L’IVG médicamenteuse peut être réalisée dans :
- un cabinet de ville (avec un médecin ou une sage-femme ayant signé une convention avec un établissement de santé) ;
- un centre de santé ou un planning familial ayant également conclu une convention avec un établissement de santé ;
- un établissement de santé : hôpital, clinique.
Les avantages principaux de cette méthode sont qu’elle évite l'intervention chirurgicale, et qu'elle peut être réalisée à votre domicile si vous le souhaitez. Les inconvénients sont des douleurs liées aux contractions de l'utérus et des saignements qui peuvent durer plusieurs jours.
IVG Instrumentale (ou Chirurgicale)
Après une anesthésie locale ou générale, le médecin ou la sage-femme aspire le contenu de l’utérus après dilatation du col.
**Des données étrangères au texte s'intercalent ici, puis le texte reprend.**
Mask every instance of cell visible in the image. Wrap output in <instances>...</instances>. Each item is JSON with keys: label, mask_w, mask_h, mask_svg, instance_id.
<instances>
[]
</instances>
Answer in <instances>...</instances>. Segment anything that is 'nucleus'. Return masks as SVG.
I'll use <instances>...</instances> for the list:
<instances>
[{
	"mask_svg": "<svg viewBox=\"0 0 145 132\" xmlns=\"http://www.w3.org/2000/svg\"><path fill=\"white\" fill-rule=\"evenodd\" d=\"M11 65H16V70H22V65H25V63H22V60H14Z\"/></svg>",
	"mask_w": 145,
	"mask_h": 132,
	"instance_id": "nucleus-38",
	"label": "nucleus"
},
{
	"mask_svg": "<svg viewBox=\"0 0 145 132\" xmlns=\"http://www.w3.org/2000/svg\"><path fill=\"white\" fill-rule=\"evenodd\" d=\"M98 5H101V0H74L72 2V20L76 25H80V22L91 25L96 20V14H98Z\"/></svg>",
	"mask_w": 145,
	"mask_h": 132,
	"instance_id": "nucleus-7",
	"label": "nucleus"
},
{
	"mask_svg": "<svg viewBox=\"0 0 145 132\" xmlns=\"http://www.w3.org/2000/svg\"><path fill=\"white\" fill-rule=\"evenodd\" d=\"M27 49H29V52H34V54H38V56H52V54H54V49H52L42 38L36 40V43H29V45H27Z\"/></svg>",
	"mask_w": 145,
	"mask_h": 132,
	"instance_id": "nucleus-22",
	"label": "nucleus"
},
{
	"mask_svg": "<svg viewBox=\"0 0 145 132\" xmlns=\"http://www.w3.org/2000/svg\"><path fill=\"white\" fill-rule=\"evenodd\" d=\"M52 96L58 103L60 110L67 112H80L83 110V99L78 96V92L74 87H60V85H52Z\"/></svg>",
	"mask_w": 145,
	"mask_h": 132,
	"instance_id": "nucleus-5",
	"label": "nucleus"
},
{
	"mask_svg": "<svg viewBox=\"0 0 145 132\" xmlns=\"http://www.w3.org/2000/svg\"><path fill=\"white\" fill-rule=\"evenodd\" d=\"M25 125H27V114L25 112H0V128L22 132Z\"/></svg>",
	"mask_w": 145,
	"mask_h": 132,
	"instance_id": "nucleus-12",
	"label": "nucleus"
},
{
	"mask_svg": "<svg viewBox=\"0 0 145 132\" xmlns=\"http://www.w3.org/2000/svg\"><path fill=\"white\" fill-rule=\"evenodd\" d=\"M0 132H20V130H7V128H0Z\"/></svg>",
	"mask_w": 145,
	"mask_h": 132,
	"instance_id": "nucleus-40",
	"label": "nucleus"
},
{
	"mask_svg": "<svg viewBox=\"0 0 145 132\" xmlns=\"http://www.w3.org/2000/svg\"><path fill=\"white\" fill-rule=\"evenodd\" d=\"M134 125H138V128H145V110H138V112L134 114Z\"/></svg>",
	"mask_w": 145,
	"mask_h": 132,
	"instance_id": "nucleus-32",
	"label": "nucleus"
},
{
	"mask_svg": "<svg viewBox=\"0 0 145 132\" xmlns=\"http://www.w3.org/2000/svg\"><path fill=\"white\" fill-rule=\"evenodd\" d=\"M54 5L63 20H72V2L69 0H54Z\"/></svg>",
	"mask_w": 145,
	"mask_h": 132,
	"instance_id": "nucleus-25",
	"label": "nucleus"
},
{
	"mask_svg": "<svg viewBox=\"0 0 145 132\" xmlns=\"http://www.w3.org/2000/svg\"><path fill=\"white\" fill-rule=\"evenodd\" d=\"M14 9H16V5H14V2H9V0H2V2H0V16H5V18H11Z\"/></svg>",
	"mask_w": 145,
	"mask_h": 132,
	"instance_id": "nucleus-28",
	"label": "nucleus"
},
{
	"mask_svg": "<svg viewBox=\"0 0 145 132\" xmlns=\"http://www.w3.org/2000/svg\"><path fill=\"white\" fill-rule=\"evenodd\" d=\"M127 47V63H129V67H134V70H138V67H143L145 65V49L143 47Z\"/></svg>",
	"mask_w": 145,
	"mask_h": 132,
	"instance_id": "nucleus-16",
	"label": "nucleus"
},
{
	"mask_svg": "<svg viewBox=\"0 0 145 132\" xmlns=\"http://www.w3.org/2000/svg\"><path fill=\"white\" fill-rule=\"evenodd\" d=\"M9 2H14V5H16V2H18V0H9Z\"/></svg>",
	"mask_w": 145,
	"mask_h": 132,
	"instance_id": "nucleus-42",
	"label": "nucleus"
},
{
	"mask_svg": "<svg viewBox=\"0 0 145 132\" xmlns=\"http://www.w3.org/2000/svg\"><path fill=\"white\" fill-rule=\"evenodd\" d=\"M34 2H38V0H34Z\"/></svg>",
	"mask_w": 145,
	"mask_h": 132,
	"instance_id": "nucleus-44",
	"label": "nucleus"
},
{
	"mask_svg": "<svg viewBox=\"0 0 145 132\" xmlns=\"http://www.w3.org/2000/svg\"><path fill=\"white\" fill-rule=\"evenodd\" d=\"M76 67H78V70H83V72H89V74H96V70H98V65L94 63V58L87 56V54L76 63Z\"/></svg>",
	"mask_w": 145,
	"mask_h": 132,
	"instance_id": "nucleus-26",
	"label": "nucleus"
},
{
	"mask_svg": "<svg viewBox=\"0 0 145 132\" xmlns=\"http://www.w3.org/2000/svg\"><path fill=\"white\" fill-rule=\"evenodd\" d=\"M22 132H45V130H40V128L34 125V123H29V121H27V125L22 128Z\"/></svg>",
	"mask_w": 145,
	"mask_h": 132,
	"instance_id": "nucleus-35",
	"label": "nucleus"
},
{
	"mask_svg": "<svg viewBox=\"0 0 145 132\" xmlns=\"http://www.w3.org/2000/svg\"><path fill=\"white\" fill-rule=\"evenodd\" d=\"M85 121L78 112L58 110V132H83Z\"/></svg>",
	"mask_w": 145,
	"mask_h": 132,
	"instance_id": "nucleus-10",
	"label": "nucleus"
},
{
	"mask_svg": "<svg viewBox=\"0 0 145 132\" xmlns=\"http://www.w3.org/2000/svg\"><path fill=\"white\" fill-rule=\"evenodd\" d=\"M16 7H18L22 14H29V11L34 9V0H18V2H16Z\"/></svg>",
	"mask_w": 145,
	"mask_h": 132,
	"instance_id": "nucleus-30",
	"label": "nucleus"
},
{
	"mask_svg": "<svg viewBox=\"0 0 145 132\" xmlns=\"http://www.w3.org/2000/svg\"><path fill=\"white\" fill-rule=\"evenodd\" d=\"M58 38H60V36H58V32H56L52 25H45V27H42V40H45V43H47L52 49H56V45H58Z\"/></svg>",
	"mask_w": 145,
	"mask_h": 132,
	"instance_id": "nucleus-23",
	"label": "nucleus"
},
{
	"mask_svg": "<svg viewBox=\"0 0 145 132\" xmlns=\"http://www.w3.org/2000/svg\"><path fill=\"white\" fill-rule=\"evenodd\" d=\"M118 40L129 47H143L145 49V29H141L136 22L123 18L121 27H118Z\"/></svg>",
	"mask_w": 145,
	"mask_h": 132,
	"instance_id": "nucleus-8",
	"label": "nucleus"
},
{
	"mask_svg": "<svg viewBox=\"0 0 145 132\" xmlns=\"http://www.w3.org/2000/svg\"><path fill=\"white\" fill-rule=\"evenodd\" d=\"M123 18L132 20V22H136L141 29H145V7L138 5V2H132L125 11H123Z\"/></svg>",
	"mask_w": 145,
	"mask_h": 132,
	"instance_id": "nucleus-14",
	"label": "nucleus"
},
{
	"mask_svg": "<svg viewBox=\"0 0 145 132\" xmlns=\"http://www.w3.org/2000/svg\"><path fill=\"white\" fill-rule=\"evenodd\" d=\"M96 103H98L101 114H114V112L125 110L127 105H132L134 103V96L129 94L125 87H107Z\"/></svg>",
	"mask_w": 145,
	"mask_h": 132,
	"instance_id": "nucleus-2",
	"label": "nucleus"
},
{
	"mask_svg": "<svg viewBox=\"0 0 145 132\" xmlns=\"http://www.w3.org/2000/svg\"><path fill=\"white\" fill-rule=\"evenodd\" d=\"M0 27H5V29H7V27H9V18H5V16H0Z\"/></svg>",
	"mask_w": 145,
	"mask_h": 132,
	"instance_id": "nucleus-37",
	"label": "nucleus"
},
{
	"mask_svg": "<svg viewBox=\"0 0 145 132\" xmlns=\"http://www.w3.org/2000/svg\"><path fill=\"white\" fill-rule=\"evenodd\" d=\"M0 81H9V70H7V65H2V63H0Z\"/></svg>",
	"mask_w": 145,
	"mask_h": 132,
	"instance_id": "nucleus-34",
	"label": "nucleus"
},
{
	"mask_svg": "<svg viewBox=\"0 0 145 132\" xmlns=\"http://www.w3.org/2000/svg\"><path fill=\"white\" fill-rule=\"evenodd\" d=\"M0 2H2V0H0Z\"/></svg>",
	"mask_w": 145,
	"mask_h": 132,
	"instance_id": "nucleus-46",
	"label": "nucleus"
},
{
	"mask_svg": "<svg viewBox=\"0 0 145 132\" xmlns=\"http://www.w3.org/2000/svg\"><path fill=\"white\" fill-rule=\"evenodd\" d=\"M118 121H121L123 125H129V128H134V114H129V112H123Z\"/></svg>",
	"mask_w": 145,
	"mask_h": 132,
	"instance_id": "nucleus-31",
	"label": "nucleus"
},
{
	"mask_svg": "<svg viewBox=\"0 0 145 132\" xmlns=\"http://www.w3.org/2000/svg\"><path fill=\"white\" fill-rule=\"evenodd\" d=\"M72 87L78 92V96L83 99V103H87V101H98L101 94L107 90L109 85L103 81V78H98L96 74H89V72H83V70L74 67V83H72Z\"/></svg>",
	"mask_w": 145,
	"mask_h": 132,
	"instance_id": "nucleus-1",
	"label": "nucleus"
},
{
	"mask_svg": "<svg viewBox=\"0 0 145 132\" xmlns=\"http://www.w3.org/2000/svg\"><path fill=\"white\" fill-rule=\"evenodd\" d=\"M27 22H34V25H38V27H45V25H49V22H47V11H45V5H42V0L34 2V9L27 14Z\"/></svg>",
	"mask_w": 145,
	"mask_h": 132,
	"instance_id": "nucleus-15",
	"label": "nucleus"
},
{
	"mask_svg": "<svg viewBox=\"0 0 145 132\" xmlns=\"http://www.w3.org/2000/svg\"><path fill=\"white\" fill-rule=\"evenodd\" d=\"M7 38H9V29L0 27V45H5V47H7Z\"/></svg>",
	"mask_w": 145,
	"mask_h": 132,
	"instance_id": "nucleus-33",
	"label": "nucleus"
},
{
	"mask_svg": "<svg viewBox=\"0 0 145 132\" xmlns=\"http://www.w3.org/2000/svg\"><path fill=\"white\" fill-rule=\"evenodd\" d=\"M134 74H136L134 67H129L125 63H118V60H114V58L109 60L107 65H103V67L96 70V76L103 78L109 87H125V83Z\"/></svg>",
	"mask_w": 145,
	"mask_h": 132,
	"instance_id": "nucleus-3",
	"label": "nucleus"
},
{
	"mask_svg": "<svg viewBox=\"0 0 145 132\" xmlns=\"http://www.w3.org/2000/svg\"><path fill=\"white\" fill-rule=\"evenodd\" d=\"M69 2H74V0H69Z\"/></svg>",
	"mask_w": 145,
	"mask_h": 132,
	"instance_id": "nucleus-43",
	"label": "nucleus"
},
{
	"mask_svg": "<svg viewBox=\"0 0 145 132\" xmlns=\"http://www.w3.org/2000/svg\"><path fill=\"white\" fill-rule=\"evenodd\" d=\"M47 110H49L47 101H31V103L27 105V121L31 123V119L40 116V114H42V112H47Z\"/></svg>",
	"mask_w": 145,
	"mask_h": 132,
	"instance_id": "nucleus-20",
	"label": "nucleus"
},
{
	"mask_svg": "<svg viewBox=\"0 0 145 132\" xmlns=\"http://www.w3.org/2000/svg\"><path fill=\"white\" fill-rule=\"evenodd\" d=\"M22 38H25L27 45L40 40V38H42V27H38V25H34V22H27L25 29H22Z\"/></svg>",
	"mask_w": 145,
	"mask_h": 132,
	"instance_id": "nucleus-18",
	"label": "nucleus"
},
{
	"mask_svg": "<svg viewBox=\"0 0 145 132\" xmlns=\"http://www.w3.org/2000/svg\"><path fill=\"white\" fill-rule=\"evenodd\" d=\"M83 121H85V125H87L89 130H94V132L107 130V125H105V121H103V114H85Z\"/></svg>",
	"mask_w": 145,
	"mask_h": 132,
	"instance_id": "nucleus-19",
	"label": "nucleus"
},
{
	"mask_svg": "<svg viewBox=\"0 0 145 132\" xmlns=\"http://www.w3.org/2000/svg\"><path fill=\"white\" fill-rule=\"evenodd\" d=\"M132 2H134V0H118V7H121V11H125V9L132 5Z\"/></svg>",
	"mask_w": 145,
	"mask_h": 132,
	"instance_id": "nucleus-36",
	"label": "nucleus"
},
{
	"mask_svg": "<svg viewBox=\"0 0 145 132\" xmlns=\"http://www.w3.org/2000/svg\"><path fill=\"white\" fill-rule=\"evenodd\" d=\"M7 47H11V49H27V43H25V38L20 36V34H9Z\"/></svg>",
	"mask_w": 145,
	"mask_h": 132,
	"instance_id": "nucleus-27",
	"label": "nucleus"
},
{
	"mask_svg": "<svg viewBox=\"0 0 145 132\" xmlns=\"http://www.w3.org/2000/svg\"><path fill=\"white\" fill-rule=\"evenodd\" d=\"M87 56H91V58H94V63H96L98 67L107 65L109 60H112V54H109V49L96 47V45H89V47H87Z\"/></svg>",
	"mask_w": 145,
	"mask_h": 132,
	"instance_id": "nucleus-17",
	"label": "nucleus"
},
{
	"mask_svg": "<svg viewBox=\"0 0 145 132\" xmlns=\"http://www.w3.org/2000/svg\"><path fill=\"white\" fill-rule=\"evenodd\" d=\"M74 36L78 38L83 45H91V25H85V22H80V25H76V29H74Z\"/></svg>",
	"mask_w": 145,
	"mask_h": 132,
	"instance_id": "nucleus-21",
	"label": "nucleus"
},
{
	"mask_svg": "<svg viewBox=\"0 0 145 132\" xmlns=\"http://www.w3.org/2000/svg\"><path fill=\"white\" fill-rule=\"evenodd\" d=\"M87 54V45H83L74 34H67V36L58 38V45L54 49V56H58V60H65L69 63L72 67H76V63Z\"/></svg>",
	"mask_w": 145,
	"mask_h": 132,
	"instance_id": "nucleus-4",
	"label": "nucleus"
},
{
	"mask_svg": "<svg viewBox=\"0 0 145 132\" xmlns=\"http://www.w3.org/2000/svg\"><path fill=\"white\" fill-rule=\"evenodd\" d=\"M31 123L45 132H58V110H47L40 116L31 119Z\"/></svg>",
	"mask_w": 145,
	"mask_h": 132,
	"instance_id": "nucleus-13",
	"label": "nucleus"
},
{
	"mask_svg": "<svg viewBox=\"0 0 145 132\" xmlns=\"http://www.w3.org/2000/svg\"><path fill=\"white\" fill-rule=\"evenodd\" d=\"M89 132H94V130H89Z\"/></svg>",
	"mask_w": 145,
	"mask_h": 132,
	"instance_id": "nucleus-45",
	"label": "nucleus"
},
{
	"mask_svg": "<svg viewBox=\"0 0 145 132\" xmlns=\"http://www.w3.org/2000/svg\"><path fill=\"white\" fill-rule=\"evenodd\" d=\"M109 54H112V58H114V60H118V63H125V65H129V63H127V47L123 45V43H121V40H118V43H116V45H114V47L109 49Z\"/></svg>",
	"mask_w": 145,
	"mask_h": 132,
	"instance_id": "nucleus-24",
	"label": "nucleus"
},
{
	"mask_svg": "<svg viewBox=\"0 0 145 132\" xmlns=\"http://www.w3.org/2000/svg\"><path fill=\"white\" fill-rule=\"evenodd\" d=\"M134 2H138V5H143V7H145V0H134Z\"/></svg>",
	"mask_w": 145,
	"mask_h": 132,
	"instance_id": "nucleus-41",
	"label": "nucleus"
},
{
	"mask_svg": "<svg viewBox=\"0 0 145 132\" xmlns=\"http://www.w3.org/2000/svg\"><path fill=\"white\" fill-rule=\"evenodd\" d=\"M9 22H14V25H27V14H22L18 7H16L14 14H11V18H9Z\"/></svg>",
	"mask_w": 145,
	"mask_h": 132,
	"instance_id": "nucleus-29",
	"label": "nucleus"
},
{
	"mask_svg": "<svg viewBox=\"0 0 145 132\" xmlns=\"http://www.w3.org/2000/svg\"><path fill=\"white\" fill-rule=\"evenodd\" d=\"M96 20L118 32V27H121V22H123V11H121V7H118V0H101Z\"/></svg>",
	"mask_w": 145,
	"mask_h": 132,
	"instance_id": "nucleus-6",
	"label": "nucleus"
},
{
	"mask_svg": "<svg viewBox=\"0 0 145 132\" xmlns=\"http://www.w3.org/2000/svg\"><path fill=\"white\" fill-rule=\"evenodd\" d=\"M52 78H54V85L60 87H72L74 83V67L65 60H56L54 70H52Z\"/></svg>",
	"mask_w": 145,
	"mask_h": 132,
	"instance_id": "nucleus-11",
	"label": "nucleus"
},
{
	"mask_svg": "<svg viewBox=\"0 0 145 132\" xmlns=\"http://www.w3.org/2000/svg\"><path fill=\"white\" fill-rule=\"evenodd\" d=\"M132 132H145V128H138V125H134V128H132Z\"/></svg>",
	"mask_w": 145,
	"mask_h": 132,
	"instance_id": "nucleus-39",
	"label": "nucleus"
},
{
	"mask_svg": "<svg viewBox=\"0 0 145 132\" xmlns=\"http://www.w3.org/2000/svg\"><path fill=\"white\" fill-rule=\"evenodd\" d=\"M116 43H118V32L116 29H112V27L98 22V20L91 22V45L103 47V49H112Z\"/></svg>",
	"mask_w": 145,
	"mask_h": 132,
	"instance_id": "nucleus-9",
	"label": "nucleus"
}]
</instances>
L’IVG instrumentale est possible jusqu’à 14 semaines de grossesse (soit 16 semaines depuis les dernières règles). Elle a lieu dans un établissement de santé : hôpital ou clinique et dans certains centres de santé. L’hospitalisation pour une IVG instrumentale est dite ambulatoire, car elle a lieu sur une seule journée. Une surveillance de quelques heures suffit, même après une anesthésie générale. L’opération en elle-même ne dure qu’une dizaine de minutes. Il est toutefois recommandé de se faire accompagner par une personne de son choix.
Les avantages de cette méthode sont qu’elle est rapide et réalisée sous anesthésie. L'inconvénient est qu’elle nécessite une brève hospitalisation.
Accompagnement et Soutien
Si vous êtes mineure, vous devez obligatoirement être accompagnée de la personne majeure de votre choix : votre partenaire, un ami, un membre de votre famille, un membre d'une association,etc. Cette personne ne doit pas chercher à vous influencer, mais, au contraire, à vous soutenir et respecter votre choix. Si vous êtes majeure, cet accompagnement n'est pas obligatoire, mais il reste bien sûr possible si vous le souhaitez.
Une consultation psychosociale est obligatoire pour les personnes mineures, possible sur demande pour les personnes majeures. Cette consultation est confidentielle et vous permet d’obtenir un soutien psychologique, une assistance sur le plan social et des conseils appropriés à votre situation. Elle a lieu avec un professionnel qualifié en conseil conjugal et familial.
Réhabilitation des Femmes Condamnées pour Avortement Avant 1975
Le Parlement a définitivement adopté, une loi pour réhabiliter les femmes condamnées pour avortement avant la loi Veil de 1975. La proposition de loi reconnaît plus largement que l'application des lois pénalisant l'avortement a constitué "une atteinte à la protection de la santé des femmes, à l'autonomie sexuelle et reproductive" ou encore "aux droits des femmes". Le texte contient par ailleurs la création d'une commission de reconnaissance du préjudice subi par les femmes ayant avorté.